■ What to do ■
Copy nothing but the lines from the one containing "phylum: Chordata" through the last line of the entries below, exactly as written and without pictures.

■ Records supplied ■
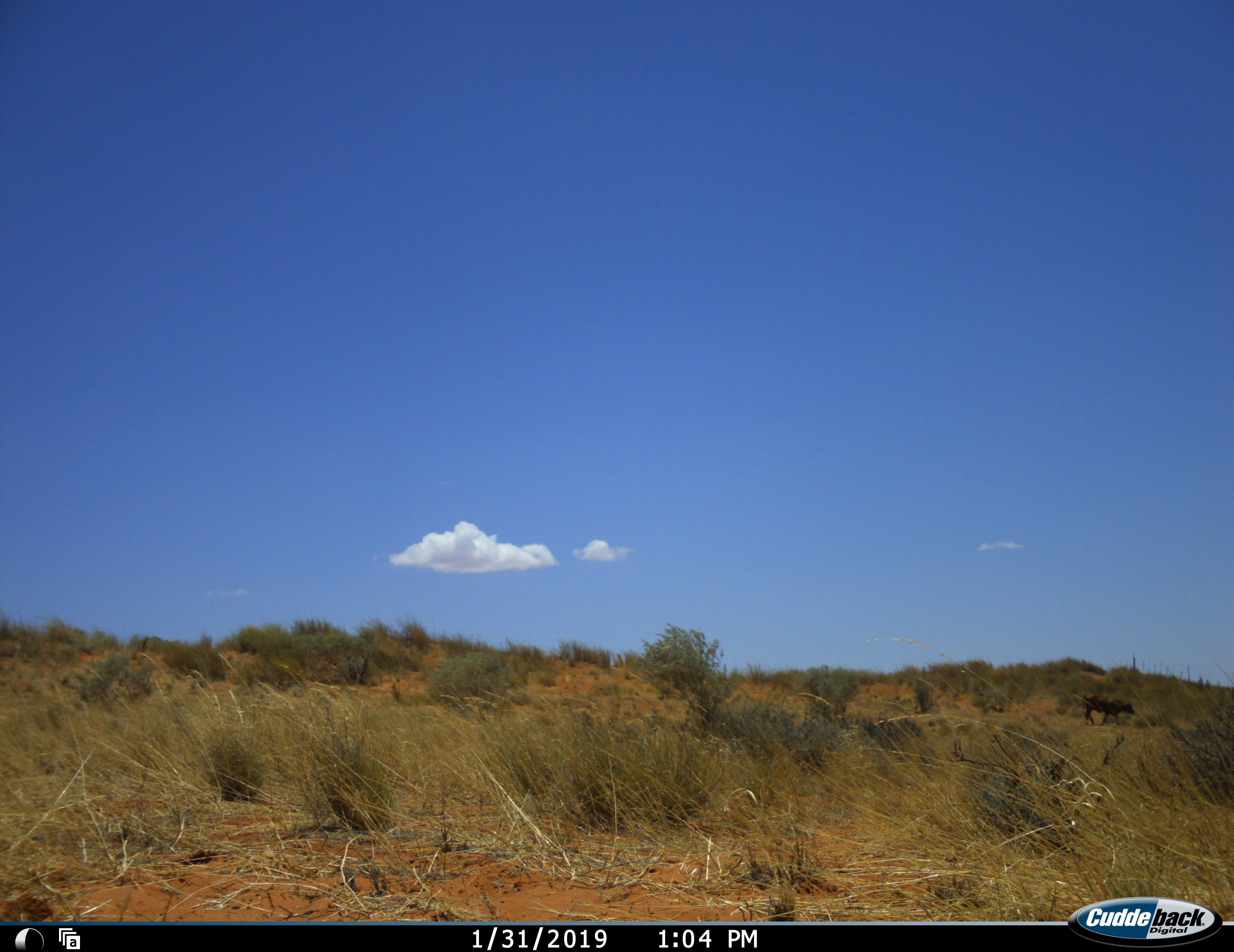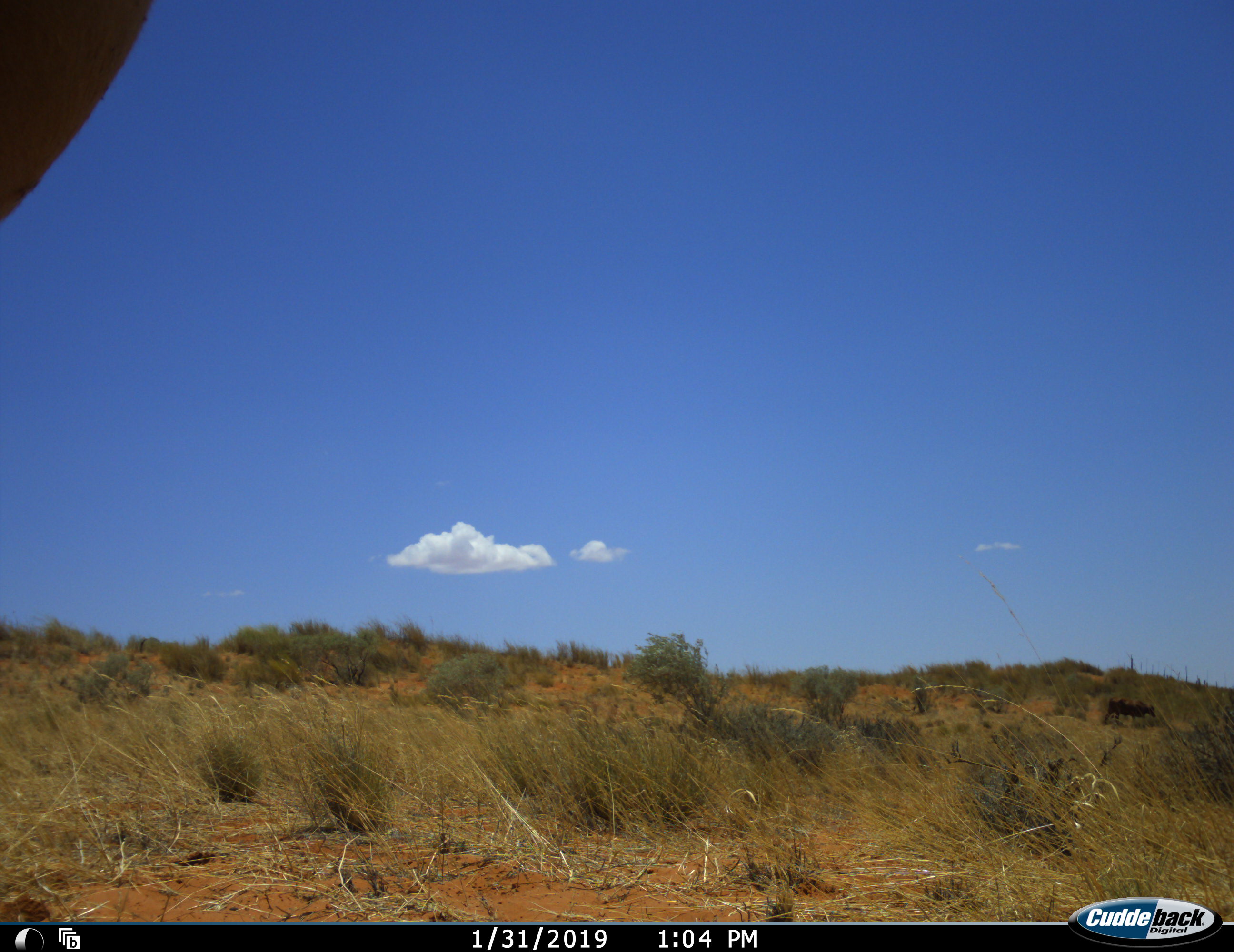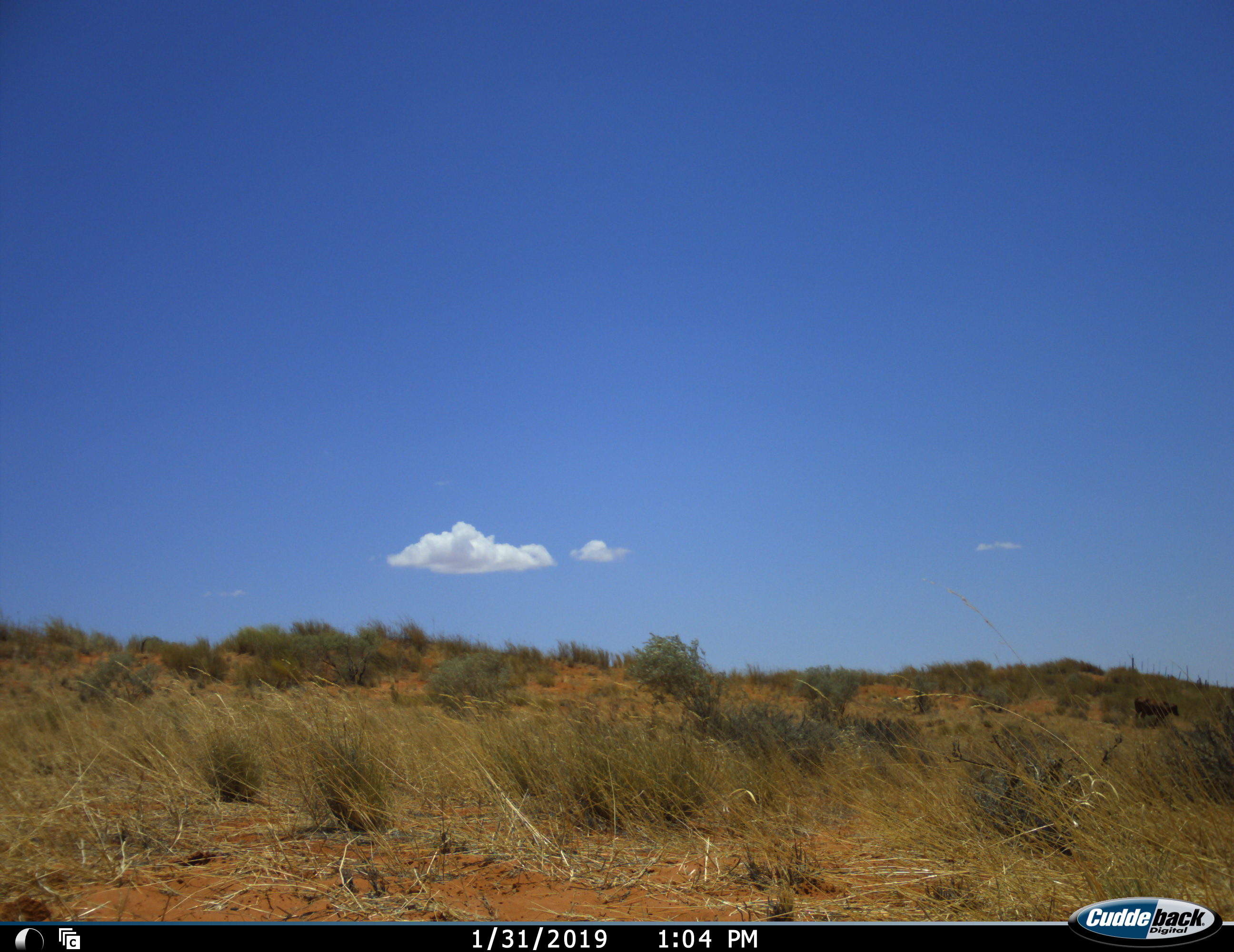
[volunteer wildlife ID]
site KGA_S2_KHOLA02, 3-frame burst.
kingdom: Animalia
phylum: Chordata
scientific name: Vertebrata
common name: domestic animal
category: domesticanimal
Domesticanimal (domestic animal) (Vertebrata), count 2. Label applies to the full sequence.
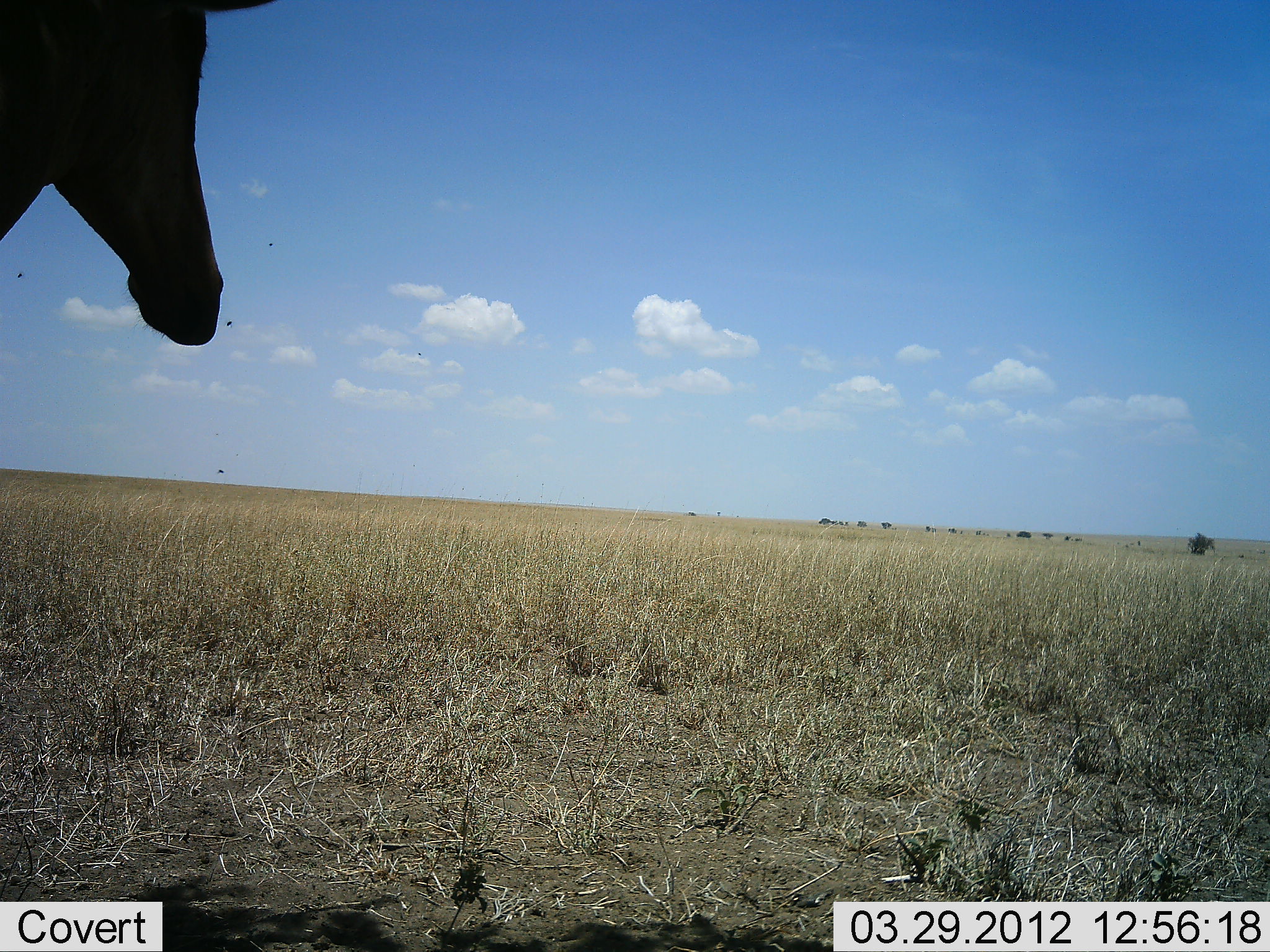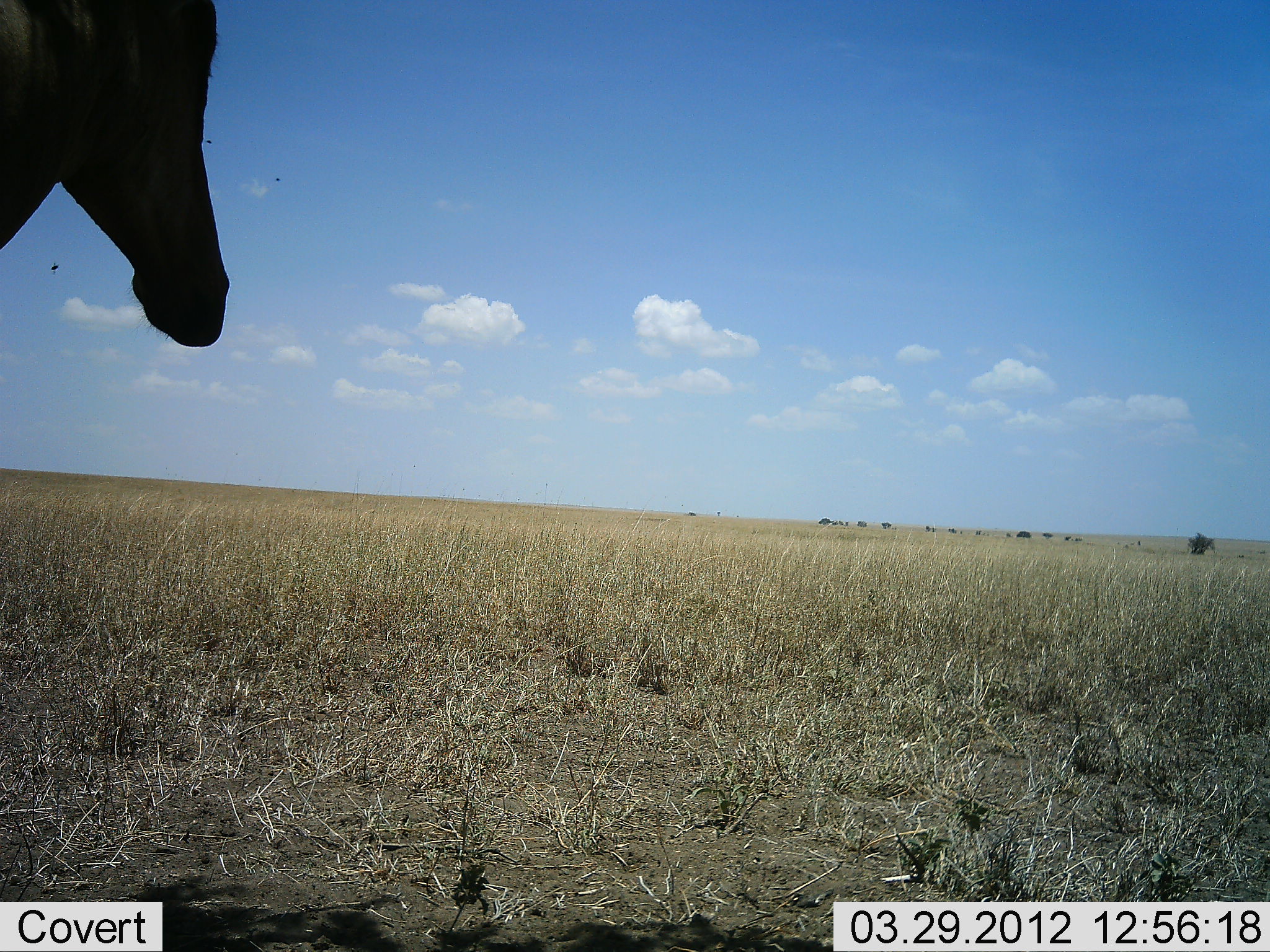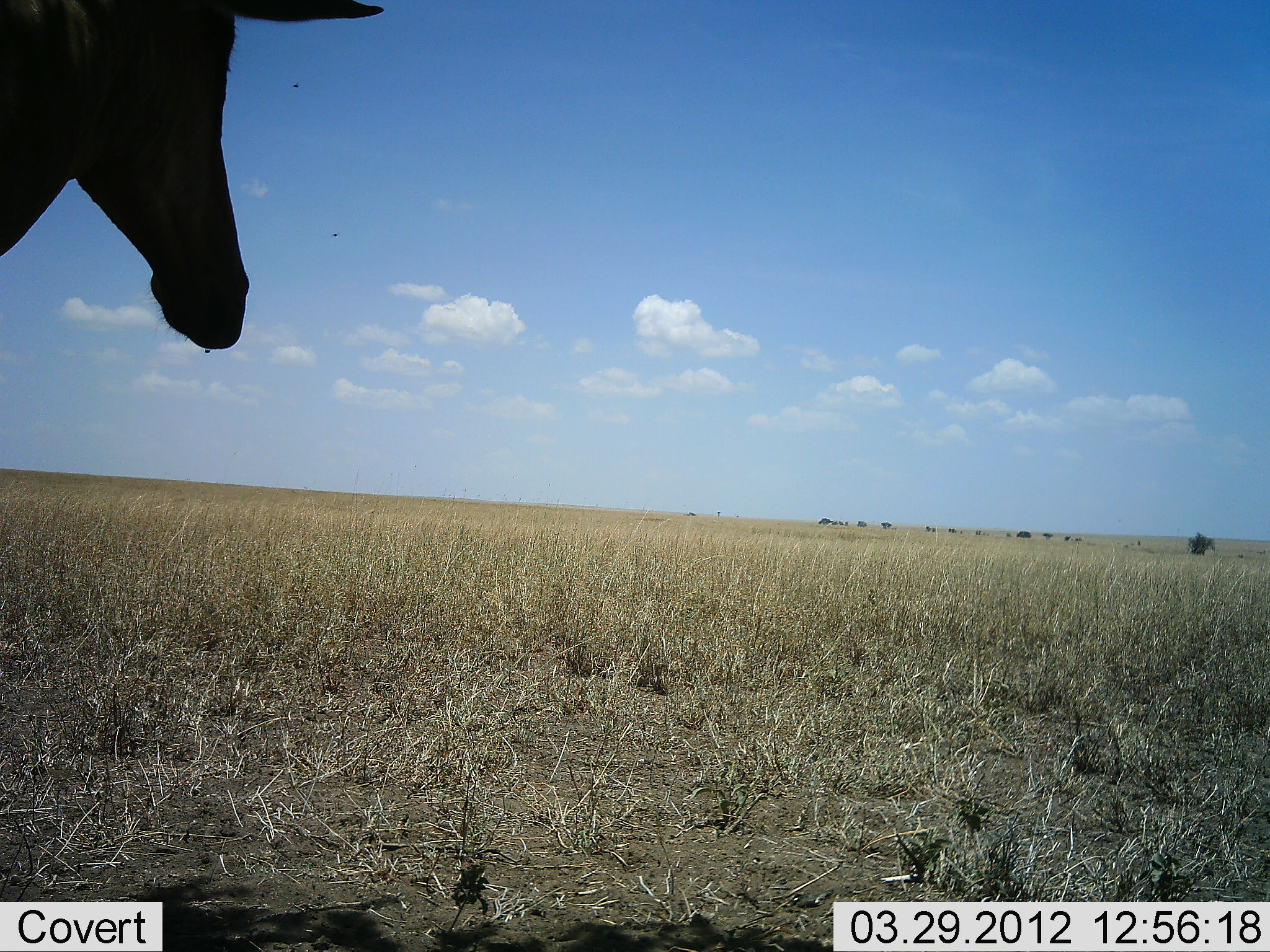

■ Result for this exercise ■
phylum: Chordata
scientific name: Vertebrata
common name: domestic animal
category: domesticanimal
Domesticanimal (domestic animal) (Vertebrata), count 2. Label applies to the full sequence.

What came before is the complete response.